Dans le paysage dynamique et en constante évolution des médias sociaux, un curieux phénomène linguistique est apparu : «langage algo.» Cette langue numériquement native utilise des mots codés avec des significations alternatives pour discuter de sujets trop modérés sur les réseaux sociaux, évitant ainsi la détection par les algorithmes. La croissance de ce langage reflète une bataille continue entre les utilisateurs et les grandes entreprises technologiques. Sur TikTok, il est courant de trouver des gens qui remplacent le terme « suicide » par des expressions telles que «non (vivant)"; emojis ou mots étrangement orthographiés sont également fréquemment utilisés.
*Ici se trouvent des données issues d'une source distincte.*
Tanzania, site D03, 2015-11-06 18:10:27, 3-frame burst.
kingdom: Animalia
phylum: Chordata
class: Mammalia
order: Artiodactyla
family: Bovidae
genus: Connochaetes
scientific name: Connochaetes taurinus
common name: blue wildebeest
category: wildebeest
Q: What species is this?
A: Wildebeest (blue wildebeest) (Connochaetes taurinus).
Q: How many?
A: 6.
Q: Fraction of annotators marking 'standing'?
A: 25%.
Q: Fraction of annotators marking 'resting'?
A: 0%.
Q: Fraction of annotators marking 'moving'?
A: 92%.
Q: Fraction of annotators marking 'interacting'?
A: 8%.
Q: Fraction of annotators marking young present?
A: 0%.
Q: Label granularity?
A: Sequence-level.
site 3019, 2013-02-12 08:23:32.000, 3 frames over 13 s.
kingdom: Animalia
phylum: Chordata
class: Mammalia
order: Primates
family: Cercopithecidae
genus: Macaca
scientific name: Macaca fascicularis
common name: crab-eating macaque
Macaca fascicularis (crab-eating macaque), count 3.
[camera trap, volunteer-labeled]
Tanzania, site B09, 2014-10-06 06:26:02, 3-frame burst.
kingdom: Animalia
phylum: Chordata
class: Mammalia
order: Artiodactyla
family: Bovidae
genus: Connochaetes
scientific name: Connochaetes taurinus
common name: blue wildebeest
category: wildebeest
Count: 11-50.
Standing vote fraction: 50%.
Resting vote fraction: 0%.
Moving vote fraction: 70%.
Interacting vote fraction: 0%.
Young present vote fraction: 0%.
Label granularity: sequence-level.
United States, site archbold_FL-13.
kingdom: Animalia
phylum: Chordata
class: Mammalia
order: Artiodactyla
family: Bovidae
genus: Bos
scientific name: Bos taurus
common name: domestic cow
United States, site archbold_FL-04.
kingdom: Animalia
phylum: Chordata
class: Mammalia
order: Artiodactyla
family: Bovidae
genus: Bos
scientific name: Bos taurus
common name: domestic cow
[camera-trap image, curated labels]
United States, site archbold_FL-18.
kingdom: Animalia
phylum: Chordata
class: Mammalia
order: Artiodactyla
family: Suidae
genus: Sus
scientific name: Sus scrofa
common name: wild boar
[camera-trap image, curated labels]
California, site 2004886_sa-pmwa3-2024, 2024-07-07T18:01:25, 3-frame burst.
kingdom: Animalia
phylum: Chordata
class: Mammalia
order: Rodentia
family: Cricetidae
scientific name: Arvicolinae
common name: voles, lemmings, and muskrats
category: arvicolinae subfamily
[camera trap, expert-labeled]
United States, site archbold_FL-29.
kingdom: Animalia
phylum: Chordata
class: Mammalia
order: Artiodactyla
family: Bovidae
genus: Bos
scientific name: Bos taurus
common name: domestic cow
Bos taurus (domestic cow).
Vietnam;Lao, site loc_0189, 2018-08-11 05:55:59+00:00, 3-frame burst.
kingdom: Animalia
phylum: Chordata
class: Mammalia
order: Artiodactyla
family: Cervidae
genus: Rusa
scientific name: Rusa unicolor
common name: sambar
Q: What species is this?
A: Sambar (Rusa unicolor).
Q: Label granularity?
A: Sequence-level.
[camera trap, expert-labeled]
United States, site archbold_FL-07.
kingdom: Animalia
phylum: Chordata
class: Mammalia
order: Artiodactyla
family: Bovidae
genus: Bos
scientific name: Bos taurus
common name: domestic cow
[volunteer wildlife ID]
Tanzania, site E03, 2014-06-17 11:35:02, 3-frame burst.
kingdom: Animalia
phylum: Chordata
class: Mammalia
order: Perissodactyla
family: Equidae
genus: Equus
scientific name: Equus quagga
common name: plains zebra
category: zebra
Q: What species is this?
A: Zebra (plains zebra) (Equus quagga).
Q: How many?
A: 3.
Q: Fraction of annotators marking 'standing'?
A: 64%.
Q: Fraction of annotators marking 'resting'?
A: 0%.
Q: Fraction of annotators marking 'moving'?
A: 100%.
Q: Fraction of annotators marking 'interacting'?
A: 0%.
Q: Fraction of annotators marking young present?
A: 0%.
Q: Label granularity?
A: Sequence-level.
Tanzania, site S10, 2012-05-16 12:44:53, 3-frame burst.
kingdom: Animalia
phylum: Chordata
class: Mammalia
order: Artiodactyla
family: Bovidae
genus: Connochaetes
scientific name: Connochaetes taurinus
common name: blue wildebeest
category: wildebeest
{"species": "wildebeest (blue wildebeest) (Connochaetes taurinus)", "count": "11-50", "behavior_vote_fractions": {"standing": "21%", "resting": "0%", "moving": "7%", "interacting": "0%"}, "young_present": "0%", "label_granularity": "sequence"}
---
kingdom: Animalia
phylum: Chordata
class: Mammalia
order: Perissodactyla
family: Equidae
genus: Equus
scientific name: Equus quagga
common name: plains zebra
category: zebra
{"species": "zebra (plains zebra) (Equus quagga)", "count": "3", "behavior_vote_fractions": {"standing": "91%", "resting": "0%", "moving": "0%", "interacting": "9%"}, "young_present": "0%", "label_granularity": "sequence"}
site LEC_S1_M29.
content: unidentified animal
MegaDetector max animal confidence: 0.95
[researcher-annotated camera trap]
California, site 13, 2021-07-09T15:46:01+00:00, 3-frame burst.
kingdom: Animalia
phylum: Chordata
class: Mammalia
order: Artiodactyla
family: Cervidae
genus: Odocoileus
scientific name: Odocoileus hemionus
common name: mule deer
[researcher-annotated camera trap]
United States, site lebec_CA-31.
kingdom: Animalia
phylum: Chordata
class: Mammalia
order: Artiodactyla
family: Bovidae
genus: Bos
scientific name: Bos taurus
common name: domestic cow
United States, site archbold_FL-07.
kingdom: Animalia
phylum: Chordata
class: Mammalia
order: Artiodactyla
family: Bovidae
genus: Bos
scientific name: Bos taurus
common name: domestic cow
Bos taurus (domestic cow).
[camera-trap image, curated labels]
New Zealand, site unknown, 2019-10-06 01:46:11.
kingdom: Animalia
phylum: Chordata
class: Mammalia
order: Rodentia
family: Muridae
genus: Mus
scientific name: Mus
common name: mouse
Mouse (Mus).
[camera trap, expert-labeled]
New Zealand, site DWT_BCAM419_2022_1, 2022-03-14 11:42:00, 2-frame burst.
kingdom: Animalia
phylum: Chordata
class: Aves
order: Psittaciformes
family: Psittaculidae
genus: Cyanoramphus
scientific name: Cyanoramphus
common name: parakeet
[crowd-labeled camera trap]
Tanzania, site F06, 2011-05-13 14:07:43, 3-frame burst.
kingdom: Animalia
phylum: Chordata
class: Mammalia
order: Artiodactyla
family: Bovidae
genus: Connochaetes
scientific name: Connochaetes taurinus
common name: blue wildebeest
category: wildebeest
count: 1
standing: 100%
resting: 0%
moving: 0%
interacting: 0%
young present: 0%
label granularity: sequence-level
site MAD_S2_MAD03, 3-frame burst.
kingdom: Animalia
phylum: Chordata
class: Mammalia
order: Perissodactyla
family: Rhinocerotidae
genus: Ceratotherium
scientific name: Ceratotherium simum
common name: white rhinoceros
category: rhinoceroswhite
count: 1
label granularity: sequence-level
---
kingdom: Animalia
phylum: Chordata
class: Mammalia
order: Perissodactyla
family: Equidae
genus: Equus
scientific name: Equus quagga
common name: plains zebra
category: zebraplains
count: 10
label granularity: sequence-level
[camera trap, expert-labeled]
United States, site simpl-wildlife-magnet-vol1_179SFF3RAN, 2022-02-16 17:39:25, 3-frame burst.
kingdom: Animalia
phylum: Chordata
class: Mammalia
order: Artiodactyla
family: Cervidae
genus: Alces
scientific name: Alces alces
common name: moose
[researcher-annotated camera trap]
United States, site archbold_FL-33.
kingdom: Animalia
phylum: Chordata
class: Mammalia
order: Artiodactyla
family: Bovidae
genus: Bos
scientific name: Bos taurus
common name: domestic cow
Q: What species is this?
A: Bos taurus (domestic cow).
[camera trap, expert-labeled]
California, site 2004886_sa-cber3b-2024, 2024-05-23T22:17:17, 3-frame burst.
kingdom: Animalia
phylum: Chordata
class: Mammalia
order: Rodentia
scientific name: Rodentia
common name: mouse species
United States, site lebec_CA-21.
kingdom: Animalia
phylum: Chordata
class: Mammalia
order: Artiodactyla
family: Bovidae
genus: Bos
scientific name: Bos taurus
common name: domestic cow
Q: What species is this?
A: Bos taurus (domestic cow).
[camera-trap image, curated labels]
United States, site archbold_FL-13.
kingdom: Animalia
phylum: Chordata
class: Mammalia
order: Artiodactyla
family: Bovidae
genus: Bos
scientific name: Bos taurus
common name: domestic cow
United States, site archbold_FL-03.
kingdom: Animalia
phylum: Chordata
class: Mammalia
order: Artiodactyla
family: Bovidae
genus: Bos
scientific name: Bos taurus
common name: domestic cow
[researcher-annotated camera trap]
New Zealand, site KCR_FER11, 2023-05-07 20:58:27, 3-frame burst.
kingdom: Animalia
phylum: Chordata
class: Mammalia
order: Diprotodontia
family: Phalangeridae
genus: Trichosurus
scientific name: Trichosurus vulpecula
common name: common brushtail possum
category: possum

L'algospeak s'est imprégné de toutes les formes de discours politique sur nos plateformes de médias sociaux, mais le concept n'est pas nouveau et ressemble plus à une version modernisée de Argot des rimes cockney.

Mais Algospeak est bien plus qu’un simple jeu de mots créatif ; c'est la navigation intentionnelle et habile dans le labyrinthe complexe de la modération du contenu qui peut faire taire les discussions sur des sujets sanctionnés. Dans un monde où la légalité des drogues évolue constamment, les plateformes ont le défi de trouver un équilibre entre l'application des directives communautaires et la promotion d'un dialogue ouvert. Alors que les interprétations restrictives des politiques de modération des contenus étouffent souvent les discussions nuancées, les conséquences involontaires de la modération des contenus sur les discussions cruciales sur des sujets liés à la drogue deviennent tout à fait évidentes.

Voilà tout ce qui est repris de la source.